↓↓↓
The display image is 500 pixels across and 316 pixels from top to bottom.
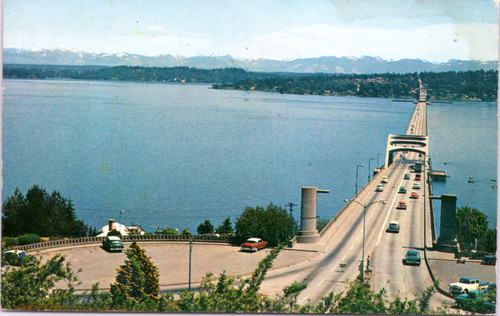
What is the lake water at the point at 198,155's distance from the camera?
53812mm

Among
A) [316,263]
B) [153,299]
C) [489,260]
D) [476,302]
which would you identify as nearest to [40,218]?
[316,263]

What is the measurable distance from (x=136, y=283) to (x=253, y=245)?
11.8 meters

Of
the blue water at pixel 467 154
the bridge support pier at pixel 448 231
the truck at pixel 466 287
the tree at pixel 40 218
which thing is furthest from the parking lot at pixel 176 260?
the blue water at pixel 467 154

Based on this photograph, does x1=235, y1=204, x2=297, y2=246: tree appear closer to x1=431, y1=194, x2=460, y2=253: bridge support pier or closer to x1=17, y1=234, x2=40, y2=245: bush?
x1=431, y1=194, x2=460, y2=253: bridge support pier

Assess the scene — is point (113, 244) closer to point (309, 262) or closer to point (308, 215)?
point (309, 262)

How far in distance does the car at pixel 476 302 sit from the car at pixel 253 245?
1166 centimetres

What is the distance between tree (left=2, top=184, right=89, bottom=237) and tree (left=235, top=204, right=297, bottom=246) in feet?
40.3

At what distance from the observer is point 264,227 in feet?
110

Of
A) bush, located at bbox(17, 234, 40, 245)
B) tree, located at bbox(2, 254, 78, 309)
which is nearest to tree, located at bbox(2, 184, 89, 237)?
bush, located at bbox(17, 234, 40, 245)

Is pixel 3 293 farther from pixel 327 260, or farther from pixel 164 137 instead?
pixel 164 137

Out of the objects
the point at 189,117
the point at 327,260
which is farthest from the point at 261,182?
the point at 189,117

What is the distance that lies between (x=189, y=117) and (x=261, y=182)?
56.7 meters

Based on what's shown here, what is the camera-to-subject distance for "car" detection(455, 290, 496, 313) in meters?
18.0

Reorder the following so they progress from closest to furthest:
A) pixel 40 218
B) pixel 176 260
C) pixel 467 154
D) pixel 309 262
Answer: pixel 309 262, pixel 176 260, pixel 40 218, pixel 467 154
↑↑↑
EXERCISE AIM: Duplicate all of the records above verbatim, leaving out the pictures.

ANSWER IN FULL:
The display image is 500 pixels across and 316 pixels from top to bottom.
What is the lake water at the point at 198,155's distance from the camera?
53812mm

Among
A) [316,263]
B) [153,299]
C) [489,260]
D) [476,302]
which would you identify as nearest to [40,218]?
[316,263]

What is the measurable distance from (x=136, y=283) to (x=253, y=245)?
11.8 meters

Of
the blue water at pixel 467 154
the bridge support pier at pixel 448 231
the truck at pixel 466 287
the tree at pixel 40 218
which thing is furthest from the parking lot at pixel 176 260?
the blue water at pixel 467 154

Based on this photograph, does x1=235, y1=204, x2=297, y2=246: tree appear closer to x1=431, y1=194, x2=460, y2=253: bridge support pier or closer to x1=17, y1=234, x2=40, y2=245: bush?
x1=431, y1=194, x2=460, y2=253: bridge support pier

Assess the scene — is point (113, 244) closer to point (309, 262) or closer to point (308, 215)?
point (309, 262)

How far in distance does the car at pixel 476 302 sit from the car at pixel 253 245?
1166 centimetres

What is the distance between tree (left=2, top=184, right=89, bottom=237) and tree (left=235, top=204, right=297, bottom=246) in feet?
40.3

At what distance from the observer is point 264,227 in feet?
110

Of
A) bush, located at bbox(17, 234, 40, 245)
B) tree, located at bbox(2, 254, 78, 309)
which is nearest to tree, located at bbox(2, 184, 89, 237)?
bush, located at bbox(17, 234, 40, 245)

Is pixel 3 293 farther from pixel 327 260, or farther from pixel 164 137 instead?
pixel 164 137

Out of the objects
the point at 189,117
the point at 327,260
which is farthest from the point at 261,182?
the point at 189,117

What is the distance that lies between (x=189, y=117) and (x=261, y=182)?
56.7 meters

Based on what's shown here, what is the camera-to-subject distance for "car" detection(455, 290, 496, 313) in meters?
18.0

Reorder the following so they progress from closest to furthest:
A) pixel 40 218
B) pixel 176 260
C) pixel 467 154
D) pixel 309 262
Answer: pixel 309 262, pixel 176 260, pixel 40 218, pixel 467 154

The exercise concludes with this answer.